MACPAC's debates Friday focused on potential changes to Medicaid payment to managed care plans that might be included in the proposed rule, which the commission has been discussing for over a year:
- Minimum Loss Ratio (MLR) — The MLR is a percentage which represents the revenue used for patient care compared to administrative expenses or profit. MLRs are allowed but not required in Medicaid managed care and currently 27 out of 39 states with Medicaid risk contracts use some MLR standard. CMS could align Medicaid managed care policy with Medicare and commercial policy by requiring a specified MLR: a national standard such as the 85% used in Medicare Advantage program, or a requirement that states impose a MLR standard. The proposed rule could also specify what costs should be included similar to the definitions adopted by NAIC and incorporated in federal rules.
- Supplemental Payments and Actuarial Soundness — States may make supplemental payments to some providers up to the upper payment limit. Current rules do not allow states to include these payments in MCO capitation rates or require MCOs to pass them through to providers. The proposed rule could change actuarial soundness rules to let states preserve existing funding mechanisms which usually rely on waivers to level the playing field for managed care plans and their providers.

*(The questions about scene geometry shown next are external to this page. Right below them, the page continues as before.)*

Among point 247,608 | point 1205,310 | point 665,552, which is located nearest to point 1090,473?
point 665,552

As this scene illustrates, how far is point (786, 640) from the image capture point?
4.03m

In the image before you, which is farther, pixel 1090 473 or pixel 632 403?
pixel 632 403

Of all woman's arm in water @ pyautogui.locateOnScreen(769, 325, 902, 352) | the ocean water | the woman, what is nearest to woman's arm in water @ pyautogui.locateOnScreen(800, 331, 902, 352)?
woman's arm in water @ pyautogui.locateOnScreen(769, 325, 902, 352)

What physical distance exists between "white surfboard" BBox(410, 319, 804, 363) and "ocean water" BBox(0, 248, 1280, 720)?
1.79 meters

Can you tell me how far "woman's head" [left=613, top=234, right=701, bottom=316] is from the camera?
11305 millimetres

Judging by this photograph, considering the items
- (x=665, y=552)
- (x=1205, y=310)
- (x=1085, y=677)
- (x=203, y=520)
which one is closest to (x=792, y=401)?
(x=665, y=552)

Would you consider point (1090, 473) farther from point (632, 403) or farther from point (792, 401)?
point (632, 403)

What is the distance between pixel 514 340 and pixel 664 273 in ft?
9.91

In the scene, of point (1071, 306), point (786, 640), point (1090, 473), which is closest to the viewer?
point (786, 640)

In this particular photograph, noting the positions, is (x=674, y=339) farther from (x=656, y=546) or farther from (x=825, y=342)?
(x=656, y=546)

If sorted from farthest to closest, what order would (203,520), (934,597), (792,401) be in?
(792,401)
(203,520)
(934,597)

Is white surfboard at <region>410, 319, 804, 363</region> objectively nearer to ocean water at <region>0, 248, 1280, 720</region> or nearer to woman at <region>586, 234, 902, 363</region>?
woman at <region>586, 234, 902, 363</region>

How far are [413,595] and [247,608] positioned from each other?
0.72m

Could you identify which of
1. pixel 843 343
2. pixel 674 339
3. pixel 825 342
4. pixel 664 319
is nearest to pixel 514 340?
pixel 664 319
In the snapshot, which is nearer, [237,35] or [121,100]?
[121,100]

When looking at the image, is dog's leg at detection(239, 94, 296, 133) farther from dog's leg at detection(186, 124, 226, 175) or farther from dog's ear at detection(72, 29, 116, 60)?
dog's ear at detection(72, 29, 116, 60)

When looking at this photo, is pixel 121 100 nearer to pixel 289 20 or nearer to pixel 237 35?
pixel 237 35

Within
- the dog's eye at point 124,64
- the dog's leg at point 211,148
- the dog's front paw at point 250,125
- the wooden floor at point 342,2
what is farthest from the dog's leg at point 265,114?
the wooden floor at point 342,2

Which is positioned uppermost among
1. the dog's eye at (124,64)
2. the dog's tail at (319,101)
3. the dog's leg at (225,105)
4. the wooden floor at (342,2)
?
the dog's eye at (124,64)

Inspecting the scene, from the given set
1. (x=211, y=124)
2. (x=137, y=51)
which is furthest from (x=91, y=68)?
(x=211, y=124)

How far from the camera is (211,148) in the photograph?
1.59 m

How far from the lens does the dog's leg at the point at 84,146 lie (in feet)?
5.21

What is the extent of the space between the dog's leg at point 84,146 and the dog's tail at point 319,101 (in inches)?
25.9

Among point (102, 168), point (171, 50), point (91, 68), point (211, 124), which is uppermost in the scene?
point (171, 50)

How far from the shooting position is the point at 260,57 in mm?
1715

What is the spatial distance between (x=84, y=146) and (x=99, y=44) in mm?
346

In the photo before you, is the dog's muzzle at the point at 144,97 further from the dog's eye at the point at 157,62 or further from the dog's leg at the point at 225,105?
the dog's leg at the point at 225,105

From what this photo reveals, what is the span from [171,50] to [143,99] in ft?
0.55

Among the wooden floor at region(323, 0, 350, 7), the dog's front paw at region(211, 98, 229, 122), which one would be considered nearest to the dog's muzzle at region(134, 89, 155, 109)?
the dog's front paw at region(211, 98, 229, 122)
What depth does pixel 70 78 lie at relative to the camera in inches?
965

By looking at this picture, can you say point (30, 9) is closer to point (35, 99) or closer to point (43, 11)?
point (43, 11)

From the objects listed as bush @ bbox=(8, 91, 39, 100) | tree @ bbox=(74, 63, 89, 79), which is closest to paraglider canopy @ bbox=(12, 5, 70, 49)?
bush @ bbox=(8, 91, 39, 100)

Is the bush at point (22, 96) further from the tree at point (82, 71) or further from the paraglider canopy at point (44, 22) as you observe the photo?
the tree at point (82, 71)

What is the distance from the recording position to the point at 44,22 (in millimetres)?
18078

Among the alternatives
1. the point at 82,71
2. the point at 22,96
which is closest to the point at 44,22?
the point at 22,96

- Mid-year Changes — There is no current process to allow MCOs to recertify their rates mid-year to account for federal policy changes such as high insurance fees or coverage or new expensive drugs and services. CMS could require states to resubmit actuarial certifications to take significant mid-year changes into account, or allow states to prospectively certify a range of rates, or retrospectively reconcile payments when the actual cost impact is known.
- Risk Mitigation — Current rules allow states to implement risk corridors, stop-loss or reinsurance. CMS could require states to establish risk mitigation for new populations such as the childless adult expansion group, or for benefits where there is a significant risk or enhanced match.

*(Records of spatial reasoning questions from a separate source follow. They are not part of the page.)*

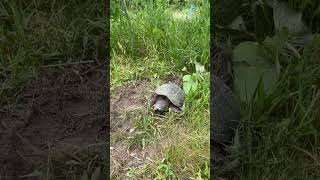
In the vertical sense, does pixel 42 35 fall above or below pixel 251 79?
above

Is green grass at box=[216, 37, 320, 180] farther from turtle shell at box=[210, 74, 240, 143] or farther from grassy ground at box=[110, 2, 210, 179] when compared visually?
grassy ground at box=[110, 2, 210, 179]

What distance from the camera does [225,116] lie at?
2.00 metres

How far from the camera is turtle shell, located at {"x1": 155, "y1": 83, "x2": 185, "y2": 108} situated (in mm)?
2180

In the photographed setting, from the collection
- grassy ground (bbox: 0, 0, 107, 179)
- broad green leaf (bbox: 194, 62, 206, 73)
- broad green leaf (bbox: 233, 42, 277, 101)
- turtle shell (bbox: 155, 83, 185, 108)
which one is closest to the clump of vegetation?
broad green leaf (bbox: 233, 42, 277, 101)

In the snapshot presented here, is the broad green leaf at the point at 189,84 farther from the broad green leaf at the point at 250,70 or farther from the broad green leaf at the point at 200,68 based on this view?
the broad green leaf at the point at 250,70

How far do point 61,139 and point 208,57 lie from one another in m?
0.72

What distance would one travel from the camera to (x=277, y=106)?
6.58ft

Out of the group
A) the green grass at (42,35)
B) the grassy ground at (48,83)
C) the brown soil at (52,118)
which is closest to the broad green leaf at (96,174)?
the grassy ground at (48,83)

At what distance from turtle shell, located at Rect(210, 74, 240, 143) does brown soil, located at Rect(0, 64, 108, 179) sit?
41cm

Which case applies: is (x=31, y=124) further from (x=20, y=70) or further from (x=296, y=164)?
(x=296, y=164)

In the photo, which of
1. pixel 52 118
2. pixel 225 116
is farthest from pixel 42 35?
pixel 225 116

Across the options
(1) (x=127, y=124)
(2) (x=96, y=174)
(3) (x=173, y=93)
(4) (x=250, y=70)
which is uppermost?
(4) (x=250, y=70)

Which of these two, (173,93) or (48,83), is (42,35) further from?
(173,93)

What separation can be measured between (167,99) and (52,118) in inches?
17.7
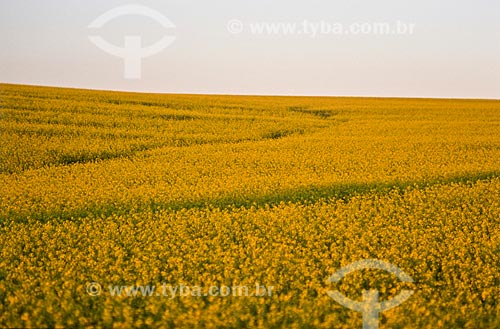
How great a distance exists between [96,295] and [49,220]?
4.55 meters

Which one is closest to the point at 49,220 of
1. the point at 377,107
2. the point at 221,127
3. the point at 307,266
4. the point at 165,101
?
the point at 307,266

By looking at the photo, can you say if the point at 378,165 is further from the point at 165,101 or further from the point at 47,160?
the point at 165,101

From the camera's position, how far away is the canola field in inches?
255

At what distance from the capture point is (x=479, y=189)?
12.8 meters
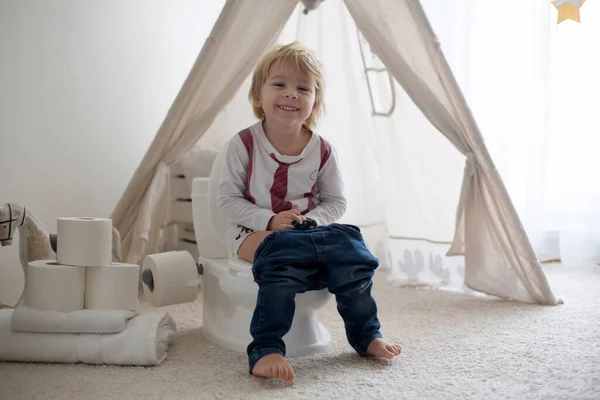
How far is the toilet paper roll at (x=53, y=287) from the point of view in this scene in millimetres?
1846

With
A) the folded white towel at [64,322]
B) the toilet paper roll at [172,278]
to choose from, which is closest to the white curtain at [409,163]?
the toilet paper roll at [172,278]

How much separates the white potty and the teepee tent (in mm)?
472

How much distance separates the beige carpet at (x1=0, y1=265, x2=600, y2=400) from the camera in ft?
5.08

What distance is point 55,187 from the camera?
258 centimetres

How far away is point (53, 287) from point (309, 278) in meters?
0.75

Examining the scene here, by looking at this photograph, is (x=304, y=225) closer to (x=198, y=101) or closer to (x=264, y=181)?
(x=264, y=181)

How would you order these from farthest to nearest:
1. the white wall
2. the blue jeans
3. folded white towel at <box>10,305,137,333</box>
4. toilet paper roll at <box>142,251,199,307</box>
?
the white wall, toilet paper roll at <box>142,251,199,307</box>, folded white towel at <box>10,305,137,333</box>, the blue jeans

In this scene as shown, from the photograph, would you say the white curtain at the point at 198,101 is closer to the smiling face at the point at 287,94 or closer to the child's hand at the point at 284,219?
the smiling face at the point at 287,94

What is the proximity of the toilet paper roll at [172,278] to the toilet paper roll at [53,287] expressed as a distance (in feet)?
0.85

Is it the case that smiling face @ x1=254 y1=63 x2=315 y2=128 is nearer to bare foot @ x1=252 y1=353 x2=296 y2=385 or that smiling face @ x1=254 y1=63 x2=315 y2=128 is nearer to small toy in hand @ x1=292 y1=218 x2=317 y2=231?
small toy in hand @ x1=292 y1=218 x2=317 y2=231

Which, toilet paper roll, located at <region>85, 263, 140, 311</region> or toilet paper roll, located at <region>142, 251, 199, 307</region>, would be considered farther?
toilet paper roll, located at <region>142, 251, 199, 307</region>

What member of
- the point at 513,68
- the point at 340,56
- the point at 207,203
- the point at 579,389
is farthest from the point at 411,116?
the point at 579,389

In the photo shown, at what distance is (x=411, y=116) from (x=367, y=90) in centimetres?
31

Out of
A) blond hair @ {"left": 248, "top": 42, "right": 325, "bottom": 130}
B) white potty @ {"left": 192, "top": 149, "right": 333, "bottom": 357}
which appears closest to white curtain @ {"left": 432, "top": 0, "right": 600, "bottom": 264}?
blond hair @ {"left": 248, "top": 42, "right": 325, "bottom": 130}
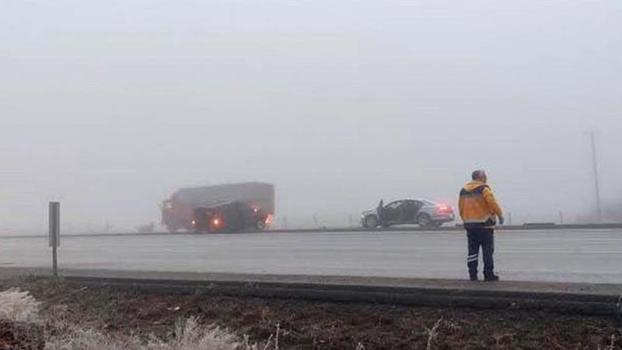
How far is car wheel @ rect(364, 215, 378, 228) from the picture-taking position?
3847 centimetres

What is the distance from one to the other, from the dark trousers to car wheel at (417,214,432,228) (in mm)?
25874

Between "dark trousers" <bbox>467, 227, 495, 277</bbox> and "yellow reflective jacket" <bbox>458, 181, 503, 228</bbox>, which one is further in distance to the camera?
"yellow reflective jacket" <bbox>458, 181, 503, 228</bbox>

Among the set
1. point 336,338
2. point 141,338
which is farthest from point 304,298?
point 141,338

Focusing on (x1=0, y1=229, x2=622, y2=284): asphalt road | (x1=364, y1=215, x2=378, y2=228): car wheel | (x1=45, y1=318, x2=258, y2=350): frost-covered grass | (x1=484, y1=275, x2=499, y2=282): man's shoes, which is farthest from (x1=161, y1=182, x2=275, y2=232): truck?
(x1=45, y1=318, x2=258, y2=350): frost-covered grass

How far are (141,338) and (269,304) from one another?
173 centimetres

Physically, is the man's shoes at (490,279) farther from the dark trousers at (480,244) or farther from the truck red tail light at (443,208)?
the truck red tail light at (443,208)


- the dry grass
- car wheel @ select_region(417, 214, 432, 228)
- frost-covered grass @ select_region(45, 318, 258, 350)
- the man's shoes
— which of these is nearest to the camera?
frost-covered grass @ select_region(45, 318, 258, 350)

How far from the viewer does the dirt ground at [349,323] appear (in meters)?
7.25

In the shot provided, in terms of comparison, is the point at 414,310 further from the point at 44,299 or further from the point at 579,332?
the point at 44,299

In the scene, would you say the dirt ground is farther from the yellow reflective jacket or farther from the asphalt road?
the asphalt road

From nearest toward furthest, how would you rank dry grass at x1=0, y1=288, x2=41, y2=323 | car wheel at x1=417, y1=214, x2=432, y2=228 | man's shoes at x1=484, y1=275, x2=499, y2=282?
dry grass at x1=0, y1=288, x2=41, y2=323 < man's shoes at x1=484, y1=275, x2=499, y2=282 < car wheel at x1=417, y1=214, x2=432, y2=228

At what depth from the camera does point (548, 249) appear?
1806cm

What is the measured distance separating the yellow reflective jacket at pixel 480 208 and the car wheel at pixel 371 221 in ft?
92.1

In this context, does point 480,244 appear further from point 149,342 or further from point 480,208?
point 149,342
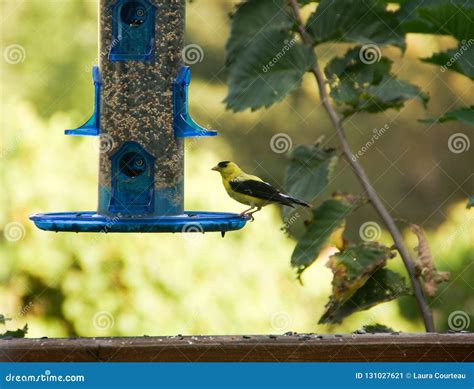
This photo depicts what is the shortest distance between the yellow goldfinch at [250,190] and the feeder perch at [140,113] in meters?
0.16

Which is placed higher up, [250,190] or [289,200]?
Answer: [250,190]

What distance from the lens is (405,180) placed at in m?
7.03

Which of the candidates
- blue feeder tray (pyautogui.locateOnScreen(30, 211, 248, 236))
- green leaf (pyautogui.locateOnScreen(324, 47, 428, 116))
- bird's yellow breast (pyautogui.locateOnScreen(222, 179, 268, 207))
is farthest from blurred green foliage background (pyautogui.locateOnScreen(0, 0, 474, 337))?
blue feeder tray (pyautogui.locateOnScreen(30, 211, 248, 236))

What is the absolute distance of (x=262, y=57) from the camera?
145 inches

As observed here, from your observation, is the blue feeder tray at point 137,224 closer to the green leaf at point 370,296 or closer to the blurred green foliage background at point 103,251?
the green leaf at point 370,296

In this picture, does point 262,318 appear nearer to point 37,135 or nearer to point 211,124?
point 37,135

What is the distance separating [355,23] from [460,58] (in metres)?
0.54

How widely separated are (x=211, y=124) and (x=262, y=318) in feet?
6.09

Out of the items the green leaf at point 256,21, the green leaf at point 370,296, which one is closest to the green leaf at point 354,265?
the green leaf at point 370,296

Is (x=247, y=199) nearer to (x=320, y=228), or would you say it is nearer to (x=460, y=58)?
(x=320, y=228)

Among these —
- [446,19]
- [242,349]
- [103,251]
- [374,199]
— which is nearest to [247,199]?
[374,199]

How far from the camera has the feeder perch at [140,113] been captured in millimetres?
3541

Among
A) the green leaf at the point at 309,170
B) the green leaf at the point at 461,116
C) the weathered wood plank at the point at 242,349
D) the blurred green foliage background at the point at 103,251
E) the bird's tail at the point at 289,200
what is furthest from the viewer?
the blurred green foliage background at the point at 103,251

- Transparency — Medicaid health plans want transparency of state practices to develop capitation rates. CMS could require states to share data and assumptions and allow plans to comment during federal review.

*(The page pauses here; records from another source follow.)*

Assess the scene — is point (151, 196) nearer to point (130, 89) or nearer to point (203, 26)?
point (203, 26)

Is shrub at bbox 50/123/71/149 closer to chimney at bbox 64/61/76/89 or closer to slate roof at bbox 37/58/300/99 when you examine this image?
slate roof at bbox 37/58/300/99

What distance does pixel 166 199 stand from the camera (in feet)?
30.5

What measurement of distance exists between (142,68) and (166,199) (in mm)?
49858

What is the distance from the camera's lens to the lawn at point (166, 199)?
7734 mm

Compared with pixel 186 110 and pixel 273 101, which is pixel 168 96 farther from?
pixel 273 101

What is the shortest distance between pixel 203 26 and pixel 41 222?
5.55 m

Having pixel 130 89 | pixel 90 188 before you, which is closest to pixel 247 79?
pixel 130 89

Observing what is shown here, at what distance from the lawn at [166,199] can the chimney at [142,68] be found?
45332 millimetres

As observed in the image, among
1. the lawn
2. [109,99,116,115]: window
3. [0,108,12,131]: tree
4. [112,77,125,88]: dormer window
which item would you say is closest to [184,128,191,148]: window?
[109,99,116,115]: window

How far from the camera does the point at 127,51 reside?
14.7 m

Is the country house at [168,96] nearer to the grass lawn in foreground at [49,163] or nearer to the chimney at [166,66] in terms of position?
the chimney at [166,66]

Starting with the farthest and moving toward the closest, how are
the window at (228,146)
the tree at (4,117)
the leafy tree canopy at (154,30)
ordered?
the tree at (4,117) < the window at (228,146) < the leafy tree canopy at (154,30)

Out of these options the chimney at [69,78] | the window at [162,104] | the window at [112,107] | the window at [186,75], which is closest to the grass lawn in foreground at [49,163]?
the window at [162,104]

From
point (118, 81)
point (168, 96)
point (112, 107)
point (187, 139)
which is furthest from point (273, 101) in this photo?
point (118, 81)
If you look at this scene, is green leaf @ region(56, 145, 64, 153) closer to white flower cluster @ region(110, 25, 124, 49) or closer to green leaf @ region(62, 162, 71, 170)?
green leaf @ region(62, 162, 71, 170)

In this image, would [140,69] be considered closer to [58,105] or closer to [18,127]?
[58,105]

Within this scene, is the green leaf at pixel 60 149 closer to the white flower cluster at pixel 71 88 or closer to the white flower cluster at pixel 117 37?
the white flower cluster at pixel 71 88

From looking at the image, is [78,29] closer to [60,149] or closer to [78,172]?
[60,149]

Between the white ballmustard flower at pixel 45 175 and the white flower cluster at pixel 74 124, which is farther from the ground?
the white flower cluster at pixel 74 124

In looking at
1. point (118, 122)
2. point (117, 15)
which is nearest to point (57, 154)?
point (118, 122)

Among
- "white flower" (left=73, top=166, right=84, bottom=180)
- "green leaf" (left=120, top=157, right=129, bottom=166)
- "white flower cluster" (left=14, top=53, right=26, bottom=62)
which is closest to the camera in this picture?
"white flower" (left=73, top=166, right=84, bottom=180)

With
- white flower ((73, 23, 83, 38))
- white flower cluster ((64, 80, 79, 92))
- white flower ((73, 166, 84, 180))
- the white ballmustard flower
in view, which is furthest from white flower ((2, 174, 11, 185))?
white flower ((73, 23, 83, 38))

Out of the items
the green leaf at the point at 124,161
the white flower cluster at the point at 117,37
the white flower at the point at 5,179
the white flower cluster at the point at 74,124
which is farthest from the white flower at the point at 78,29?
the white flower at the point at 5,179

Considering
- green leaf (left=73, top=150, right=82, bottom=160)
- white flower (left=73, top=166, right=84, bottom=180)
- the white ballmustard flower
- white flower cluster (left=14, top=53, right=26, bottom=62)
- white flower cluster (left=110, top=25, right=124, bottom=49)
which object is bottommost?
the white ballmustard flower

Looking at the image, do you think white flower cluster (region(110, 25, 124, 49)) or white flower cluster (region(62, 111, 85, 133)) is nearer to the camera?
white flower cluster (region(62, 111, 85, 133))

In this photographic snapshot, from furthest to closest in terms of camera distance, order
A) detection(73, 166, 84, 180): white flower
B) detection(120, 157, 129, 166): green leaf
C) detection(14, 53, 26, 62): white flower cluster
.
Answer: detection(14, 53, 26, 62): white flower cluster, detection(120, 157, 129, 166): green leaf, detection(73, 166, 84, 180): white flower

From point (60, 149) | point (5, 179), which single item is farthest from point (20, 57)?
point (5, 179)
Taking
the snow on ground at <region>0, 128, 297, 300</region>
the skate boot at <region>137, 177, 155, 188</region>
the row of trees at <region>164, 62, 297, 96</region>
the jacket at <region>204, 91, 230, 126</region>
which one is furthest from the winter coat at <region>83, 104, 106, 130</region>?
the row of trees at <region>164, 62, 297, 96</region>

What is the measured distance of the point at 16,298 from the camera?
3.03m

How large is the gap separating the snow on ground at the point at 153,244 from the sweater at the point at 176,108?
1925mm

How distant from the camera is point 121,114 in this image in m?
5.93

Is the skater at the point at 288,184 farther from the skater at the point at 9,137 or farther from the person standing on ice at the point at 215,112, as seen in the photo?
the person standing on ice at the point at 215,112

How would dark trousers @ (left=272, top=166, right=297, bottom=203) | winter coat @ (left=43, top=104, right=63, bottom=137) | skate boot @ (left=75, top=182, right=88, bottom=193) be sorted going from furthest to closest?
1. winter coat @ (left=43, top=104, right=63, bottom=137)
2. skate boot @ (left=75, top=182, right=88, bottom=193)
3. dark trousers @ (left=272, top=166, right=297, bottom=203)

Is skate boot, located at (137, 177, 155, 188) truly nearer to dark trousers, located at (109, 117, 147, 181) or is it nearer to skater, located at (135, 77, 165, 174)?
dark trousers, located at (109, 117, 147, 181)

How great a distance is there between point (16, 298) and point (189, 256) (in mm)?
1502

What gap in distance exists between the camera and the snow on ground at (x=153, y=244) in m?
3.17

- Baseline/Encounter Data — CMS could impose additional standards in addition to "appropriate data." CMS could impose additional requirements on the quality and timeliness of data and specify consistent definitions for encounter data to allow comparisons across states.
- New Models of Care — CMS could encourage value based payment, payment reforms such as safety net ACOs of other shared savings models or other innovative MCO delivery and payment models.
Beyond payment issues in the mega-reg, the Commissioners discussed:
- Long Term Care -- CMS could include requirements for long term care services and supports covered by managed care plans which are not currently included in the 2002 regulations. The proposed rules could include beneficiary protections, provisions to ensure access to care and enrollee choice and control, and designation of an ombudsman to offer independent oversight.
- Provider Networks -- the mega-reg will very likely include requirements for adequate provider networks and directories similar to recent requirements for Medicare Advantage and Qualified Health plans. Strengthened requirements for appeals and grievances may also be included. The proposed rule may also include enhanced quality data and reporting. It's expected all these provisions would be designed to streamline expectations of Medicare Advantage, Medicaid, and ObamaCare.
We'll have scads of analysis of the Medicaid proposed rule as soon as it hits the street. It's gonna be huge.